Cette interaction fréquente est également intéressante dans la gestion des maladies car les pelouses naturelles renforcées sont très sensibles et il faut donc être très vigilant au niveau de la propagation des maladies. “Selon les régions, nous conseillons d’effectuer 2 à 4 applications préventives, avec par exemple Mycostop, un produit biocontrôle 100 % naturel, en avril ou mai pour le Dollar Spot et entre octobre et décembre (1 fois/mois) pour prévenir la fusariose froide” précise Marc Ribeyron.

Par ailleurs, certaines sociétés proposent aussi des solutions complémentaires pour faciliter ce travail d’adaptation systématique. C’est le cas de Compo Expert, comme l’indique Stéphane Grolleau :
“grâce à notre collaboration avec une entreprise spécialisée dans le développement d’outils digitaux, nous proposons désormais l’installation de station météo afin d’enregistrer les données locales et ainsi ajuster au mieux les besoins en arrosage, en fertilisation, les regarnissages… Différents paramètres sont possibles : température extérieure, pluviométrie, vent, température du sol, ETP ou encore le rayonnement solaire. Nous sommes en train d’installer les premières stations dont le prix varie entre 500 et 3 500 euros HT”.

Une fertilisation très fractionnée
Pour un terrain avec un substrat terre-sable traditionnel, il faut compter entre 4 à 6 apports/an au niveau de la fertilisation.
“Or, un terrain en gazon naturel renforcé possède un substrat composé quasiment exclusivement de sable, donc très filtrant, avec une Capacité d’Echange Cationique (CEC) très faible.

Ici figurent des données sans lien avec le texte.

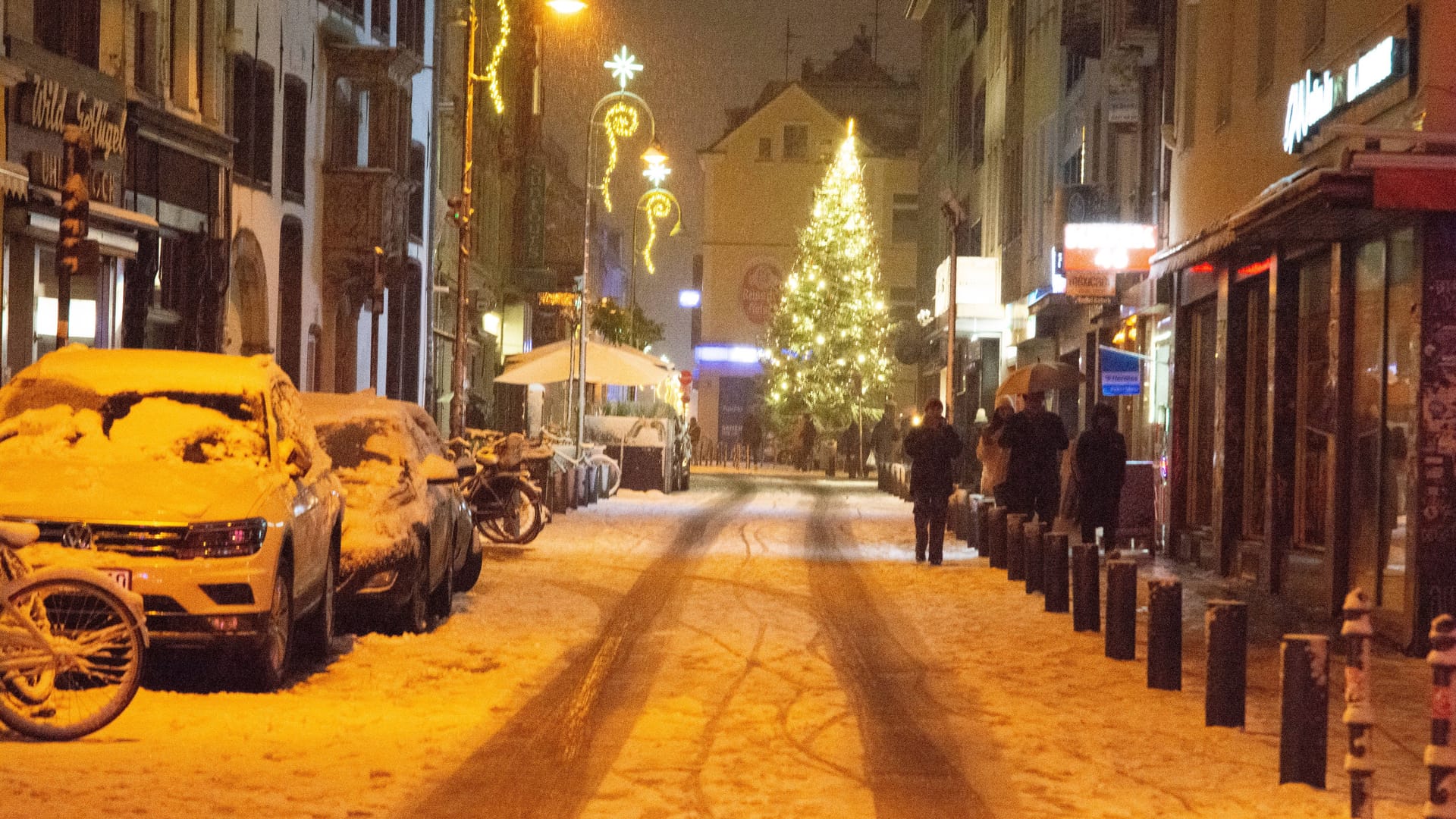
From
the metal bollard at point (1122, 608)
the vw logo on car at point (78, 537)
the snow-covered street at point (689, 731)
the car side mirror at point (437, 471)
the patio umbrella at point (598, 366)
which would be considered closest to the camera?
the snow-covered street at point (689, 731)

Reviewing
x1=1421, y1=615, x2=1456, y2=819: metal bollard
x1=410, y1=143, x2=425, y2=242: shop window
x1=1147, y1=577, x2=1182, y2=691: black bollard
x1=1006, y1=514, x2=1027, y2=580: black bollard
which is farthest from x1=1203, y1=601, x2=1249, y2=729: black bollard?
x1=410, y1=143, x2=425, y2=242: shop window

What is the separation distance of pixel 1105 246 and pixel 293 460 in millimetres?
16921

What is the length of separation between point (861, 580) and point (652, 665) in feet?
24.6

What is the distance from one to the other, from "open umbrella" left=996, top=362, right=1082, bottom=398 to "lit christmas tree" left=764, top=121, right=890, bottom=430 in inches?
1628

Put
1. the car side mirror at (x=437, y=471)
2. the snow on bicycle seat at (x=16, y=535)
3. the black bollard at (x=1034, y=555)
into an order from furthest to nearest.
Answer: the black bollard at (x=1034, y=555)
the car side mirror at (x=437, y=471)
the snow on bicycle seat at (x=16, y=535)

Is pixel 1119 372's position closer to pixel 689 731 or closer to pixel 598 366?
pixel 598 366

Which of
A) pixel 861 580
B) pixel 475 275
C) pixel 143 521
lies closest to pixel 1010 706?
pixel 143 521

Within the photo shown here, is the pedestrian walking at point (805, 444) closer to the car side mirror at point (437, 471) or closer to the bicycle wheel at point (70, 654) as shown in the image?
the car side mirror at point (437, 471)

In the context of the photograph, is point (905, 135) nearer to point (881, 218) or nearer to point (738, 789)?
point (881, 218)

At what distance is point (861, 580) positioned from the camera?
784 inches

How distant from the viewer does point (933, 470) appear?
72.2 ft

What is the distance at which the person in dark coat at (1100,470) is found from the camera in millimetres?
21578

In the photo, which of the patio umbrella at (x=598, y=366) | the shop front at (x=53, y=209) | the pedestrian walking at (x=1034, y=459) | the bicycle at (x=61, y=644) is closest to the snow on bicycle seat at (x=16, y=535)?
the bicycle at (x=61, y=644)

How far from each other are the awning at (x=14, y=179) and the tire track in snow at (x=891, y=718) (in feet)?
28.0
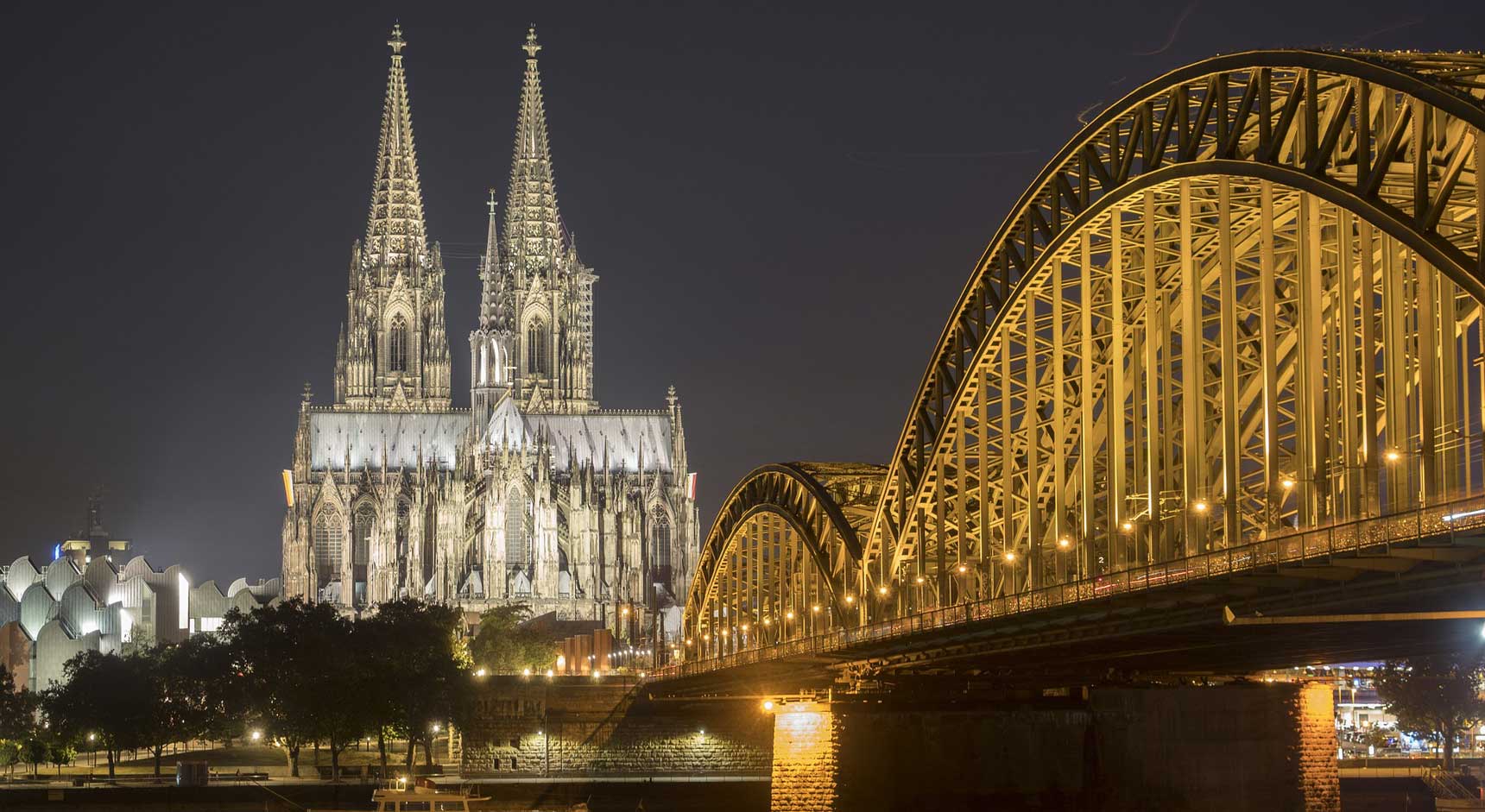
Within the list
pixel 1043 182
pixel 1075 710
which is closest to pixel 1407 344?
pixel 1043 182

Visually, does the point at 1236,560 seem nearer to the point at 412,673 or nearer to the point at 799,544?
the point at 799,544

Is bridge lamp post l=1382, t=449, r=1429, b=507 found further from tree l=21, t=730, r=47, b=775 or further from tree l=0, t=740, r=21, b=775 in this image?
tree l=0, t=740, r=21, b=775

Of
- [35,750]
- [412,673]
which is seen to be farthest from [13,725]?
[412,673]

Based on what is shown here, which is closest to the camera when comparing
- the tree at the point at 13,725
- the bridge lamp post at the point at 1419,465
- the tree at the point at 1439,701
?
the bridge lamp post at the point at 1419,465

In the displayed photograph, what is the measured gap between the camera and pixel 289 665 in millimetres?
128875

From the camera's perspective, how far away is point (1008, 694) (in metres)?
73.7

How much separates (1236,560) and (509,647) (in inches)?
5066

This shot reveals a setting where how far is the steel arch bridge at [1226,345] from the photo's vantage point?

Ainsi, la fertilisation doit être fractionnée tout au long de l’année” précise Alexis Privas, responsable région au sein de la société Frayssinet. C’est d’autant plus vrai pour les terrains équipés d’un système de chauffage, puisque ce travail de fertilisation s’effectue tout au long de l’année et non plus que sur 9 ou 10 mois.
Concernant le type de produits, différentes solutions existent entre les apports liquides, solides, à libération lente… Voici quelques conseils donnés par les professionnels interrogés avec les produits à utiliser.

Alexis Privas, responsable région au sein de la société Frayssinet
“La loi Labbé apporte une interdiction d’usage et une restriction de vente de produits chimiques (les engrais minéraux ne sont pas concernés) et encourage un changement des pratiques. Nous privilégions l’approche organique car elle est la seule à pouvoir à la fois assurer une nutrition soutenue de la plante et un maintien des fonctionnalités du sol. Nous associons par exemple, les gammes de fertilisants Ever et Sprintor, avec stimulateur de croissance racinaire car elles apportent un équilibre complet en NPK, avec une action rapide et longue durée, lors des périodes froides et en cas de sol carencé. Par ailleurs, nous proposons également des stimulateurs de croissance racinaire en complément (comme Osiryl ou Xeox) afin d’optimiser l’absorption hydrique et minérale. Ils sont utilisés en relance du gazon en sortie d’hiver ou après un stress (tonte, chaleur…), mais aussi en situation de contraintes (arrachage, forte pression de jeu…). Il est particulièrement recommandé de les associer, en période de stress, à des biostimulants foliaires, de type Antys ou Nutribio+ pour accompagner le végétal.”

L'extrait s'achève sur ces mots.